Selasa, 26 Februari 2019

DAK Pengembangan IKM Naik 3 Kali Lipat Jadi Rp540 Miliar pada 2019

DAK Pengembangan IKM Naik 3 Kali Lipat Jadi Rp540 Miliar pada 2019
(Ilustrasi) Perajin menyelesaikan proses produksi batik di Pegandon, Kabupaten Pekalongan, Jawa Tengah, Senin (19/2/2018). ANTARA FOTO/Harviyan Perdana Putra

Jakarta, Forumnusantara.com - Kementerian Perindustrian menganggarkan Dana Alokasi Khusus (DAK) pengembangan Industri Kecil dan Menengah (IKM) senilai Rp540 miliar pada 2019. DAK IKM itu akan ditransfer ke 109 kabupaten atau kota.

Direktur Jenderal Industri Kecil, Menengah dan Aneka (IKMA), Kemenperin, Gati Wibawaningsih mengatakan alokasi anggaran itu untuk menumbuhkan wirausaha industri baru, merevitalisasi sentra IKM serta pembangunan infrastruktur penunjang industri kecil dan menengah.

“Selain mengandalkan dana dekonsentrasi, pemerintah daerah juga diarahkan untuk mulai menggunakan DAK. Misalnya, untuk penguatan jaringan dalam pemasaran IKM. Apalagi, IKM di Indonesia harus sudah memenuhi kriteria di era dunia digital,” kata Gati di Jakarta pada Selasa (26/2/2019) dalam siaran pers Kemenperin.

Berdasar data Kemenperin, program DAK Fisik Revitalisasi Sentra IKM sudah berjalan sejak 2016 dan saat itu alokasi anggarannya senilai Rp166,3 miliar untuk 149 kabupaten atau kota.

Kemudian, pada 2017, DAK untuk pengembangan IKM dianggarkan sebesar Rp161,5 miliar untuk 113 kabupaten atau kota. Setelah sedikit turun, DAK IKM dinaikkan pada 2018 menjadi Rp173,7 miliar untuk 73 kabupaten atau kota.

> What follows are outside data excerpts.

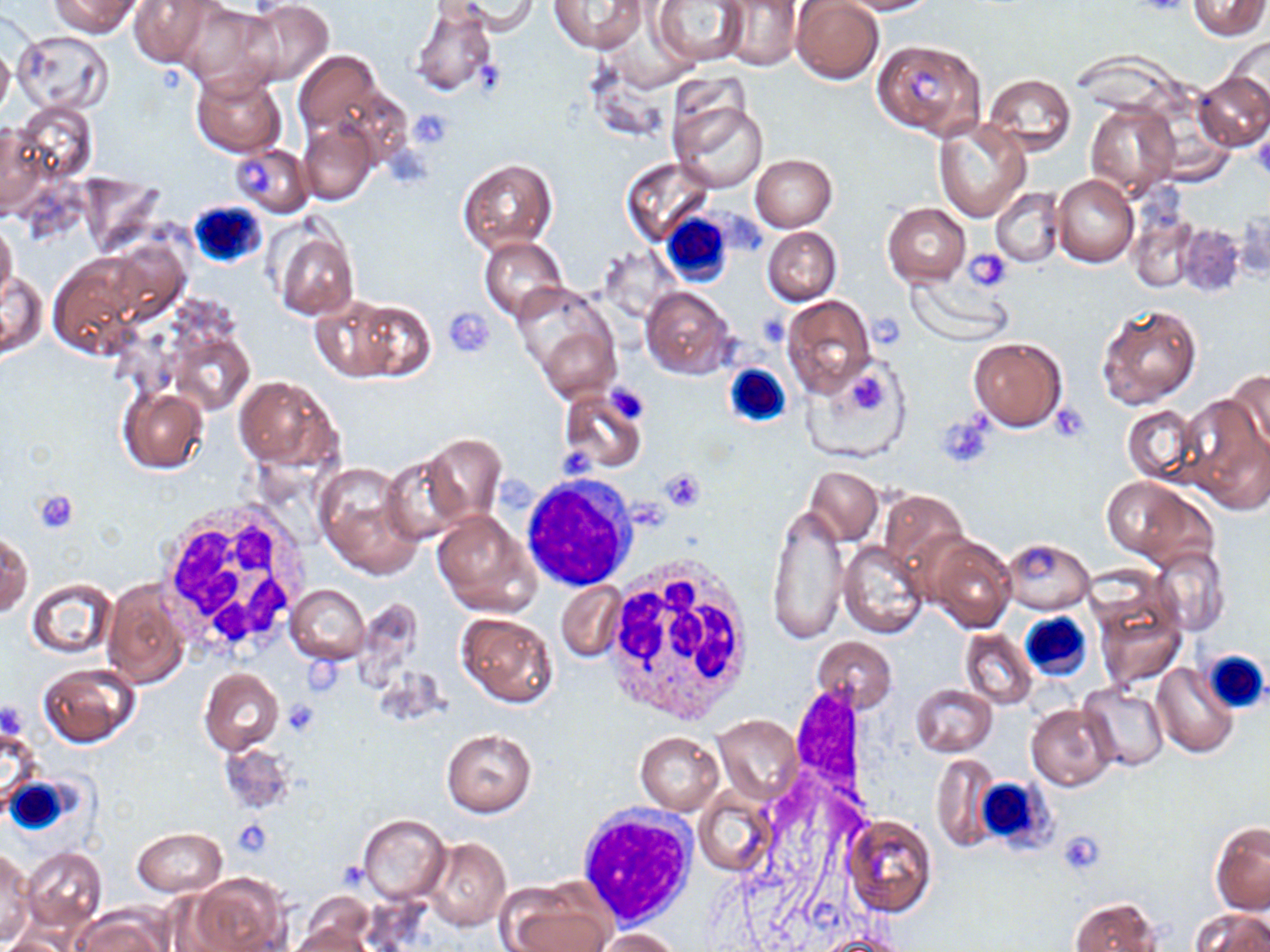
slide-level diagnosis = no evidence of blood parasites
image size = 1270×952 pixels
preparation = thin blood smear
modality = optical microscopy
platelet locations = approximate bounding boxes as [x1, y1, x2, y2] in pixels: [1133, 0, 1194, 19], [471, 59, 505, 97], [906, 68, 943, 99], [407, 109, 455, 150], [1249, 133, 1270, 179], [236, 157, 272, 195], [963, 248, 1012, 290], [446, 308, 498, 358], [758, 313, 790, 348], [868, 316, 905, 353], [847, 365, 888, 416], [602, 383, 651, 424], [1052, 404, 1091, 441], [937, 414, 995, 469], [557, 450, 599, 480], [659, 466, 707, 510], [496, 474, 538, 514], [34, 490, 79, 535], [622, 498, 668, 530], [282, 699, 322, 737], [231, 820, 272, 856], [1058, 830, 1104, 876]
white blood cell locations = approximate bounding boxes as [x1, y1, x2, y2] in pixels: [188, 200, 267, 270], [662, 211, 734, 288], [724, 363, 793, 430], [520, 476, 636, 592], [154, 498, 313, 664], [601, 557, 757, 725], [1019, 612, 1093, 680], [1200, 648, 1270, 716], [5, 774, 73, 837], [974, 776, 1056, 853], [574, 805, 695, 926]
field of view = one of a larger specimen
uninfected red blood cell locations = approximate bounding boxes as [x1, y1, x2, y2] in pixels: [52, 0, 142, 37], [130, 0, 221, 67], [436, 0, 538, 35], [650, 0, 747, 67], [829, 0, 938, 14], [1188, 0, 1268, 39], [239, 1, 335, 87], [552, 1, 646, 53], [720, 1, 804, 69], [791, 1, 884, 84], [177, 4, 280, 92], [409, 4, 498, 97], [13, 29, 113, 115], [1223, 35, 1270, 120], [871, 39, 987, 140], [0, 41, 14, 121], [581, 46, 676, 145], [294, 51, 384, 138], [190, 70, 286, 157], [1195, 72, 1270, 151], [984, 74, 1077, 153], [668, 98, 771, 196], [13, 101, 97, 188], [1087, 102, 1178, 200], [933, 118, 1030, 222], [298, 119, 378, 205], [1, 123, 50, 219], [227, 142, 313, 217], [751, 154, 836, 232], [620, 158, 714, 247], [458, 159, 557, 253], [76, 173, 168, 256], [1051, 176, 1139, 267], [990, 188, 1063, 267], [882, 203, 971, 286], [1129, 213, 1197, 293], [0, 220, 18, 310], [1175, 222, 1246, 299], [763, 226, 841, 306], [271, 227, 359, 320], [479, 236, 570, 322], [599, 247, 681, 322], [46, 252, 156, 358], [0, 271, 47, 359], [908, 275, 1012, 345], [511, 282, 621, 393], [641, 285, 736, 378], [782, 295, 875, 395], [339, 299, 436, 382], [1096, 301, 1204, 411], [169, 330, 253, 414], [969, 337, 1067, 431], [807, 355, 911, 463], [1228, 370, 1270, 457], [235, 375, 340, 472], [117, 385, 208, 475], [559, 389, 646, 473], [1178, 392, 1268, 513], [1121, 405, 1201, 485], [425, 434, 506, 522], [381, 452, 474, 546], [316, 464, 421, 575], [806, 467, 881, 544], [1101, 476, 1199, 563], [879, 491, 967, 584], [767, 499, 851, 644], [431, 510, 540, 616], [1, 532, 32, 619], [929, 534, 1016, 633], [1001, 537, 1094, 613], [839, 540, 928, 638], [1153, 549, 1229, 635], [26, 576, 117, 659], [101, 579, 188, 690], [556, 583, 626, 662], [286, 584, 369, 664], [1093, 591, 1187, 691], [456, 613, 557, 707], [960, 629, 1037, 707], [811, 636, 898, 713], [36, 662, 141, 748], [1152, 663, 1237, 757], [199, 667, 284, 754], [910, 684, 996, 756], [1080, 685, 1168, 769], [1025, 702, 1117, 790], [713, 715, 802, 804], [2, 723, 41, 816], [441, 728, 536, 817], [635, 731, 724, 815], [217, 744, 292, 814], [930, 757, 1000, 851], [693, 789, 776, 879], [357, 814, 451, 904], [843, 814, 937, 917], [1211, 822, 1270, 915], [132, 827, 226, 897], [423, 837, 512, 931], [23, 846, 106, 934], [0, 851, 36, 943], [187, 873, 287, 952], [498, 887, 608, 952], [299, 894, 376, 949], [1069, 897, 1161, 952], [75, 907, 168, 952], [1193, 908, 1269, 952], [286, 926, 377, 952], [595, 928, 681, 952], [5, 932, 71, 952], [818, 933, 910, 952]
stain = May-Grünwald-Giemsa
magnification = 1000x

Dengan alokasi DAK IKM sebesar Rp540 Miliar pada 2019, artinya ada kenaikan sebesar tiga kali lipat dibandingkan pagu anggaran pada tahun sebelumnya.

Menurut Gati, pemerintah terus mengucurkan DAK untuk meningkatkan daya saing IKM nasional agar lebih kompetitif di pasar domestik maupun global.

Dia menjelaskan, sesuai Peraturan Presiden Nomor 5 Tahun 2018 tentang Petunjuk Teknis DAK Fisik, pemerintah daerah bisa mengusulkan kegiatan yang berfokus pada sentra yang sudah tapi masih memerlukan peningkatan sarana dan prasarana.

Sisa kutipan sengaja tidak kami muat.